• [What you will do]:
Quote every one of the records below verbatim, line by line, with nothing left out or changed.

• [Given records]:
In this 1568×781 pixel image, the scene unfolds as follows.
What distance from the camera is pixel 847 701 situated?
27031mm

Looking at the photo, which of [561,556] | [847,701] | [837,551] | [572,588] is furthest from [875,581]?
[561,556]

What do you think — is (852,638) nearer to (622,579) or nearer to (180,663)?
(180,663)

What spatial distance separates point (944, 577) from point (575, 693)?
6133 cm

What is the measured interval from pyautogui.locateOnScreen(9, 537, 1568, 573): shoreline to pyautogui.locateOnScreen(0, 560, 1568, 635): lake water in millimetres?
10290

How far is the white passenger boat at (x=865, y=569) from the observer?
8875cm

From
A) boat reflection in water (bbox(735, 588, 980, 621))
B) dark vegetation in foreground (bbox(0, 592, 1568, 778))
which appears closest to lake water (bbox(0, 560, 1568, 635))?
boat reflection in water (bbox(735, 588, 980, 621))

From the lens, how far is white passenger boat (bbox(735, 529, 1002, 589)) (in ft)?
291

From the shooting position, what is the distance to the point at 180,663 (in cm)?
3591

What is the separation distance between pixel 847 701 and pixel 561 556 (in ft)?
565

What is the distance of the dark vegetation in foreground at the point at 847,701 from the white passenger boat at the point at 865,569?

• [Exercise output]:
In this 1568×781 pixel image, the scene unfolds as follows.
What distance from the camera is pixel 847 701 situated?
27031mm

Looking at the photo, which of [561,556] | [847,701] | [837,551] | [572,588] is furthest from [875,581]?
[561,556]

What do you think — is (852,638) nearer to (622,579) or nearer to (180,663)?
(180,663)

What spatial distance separates point (944, 577) from point (575, 693)?
6133 cm

What is the measured interval from pyautogui.locateOnScreen(9, 537, 1568, 573): shoreline to pyautogui.locateOnScreen(0, 560, 1568, 635): lake water in millimetres?
10290

How far is the white passenger boat at (x=865, y=569) from the observer?
8875cm

From
A) boat reflection in water (bbox(735, 588, 980, 621))
B) dark vegetation in foreground (bbox(0, 592, 1568, 778))
which appears closest to lake water (bbox(0, 560, 1568, 635))?
boat reflection in water (bbox(735, 588, 980, 621))

From the lens, how far is white passenger boat (bbox(735, 529, 1002, 589)) (in ft)?
291

From the shooting position, what is the distance to the point at 180,663 (in cm)?
3591

What is the separation distance between pixel 847 701 and pixel 561 556 (in ft)?
565

What is the distance of the dark vegetation in foreground at the point at 847,701 from the white passenger boat at the point at 865,569?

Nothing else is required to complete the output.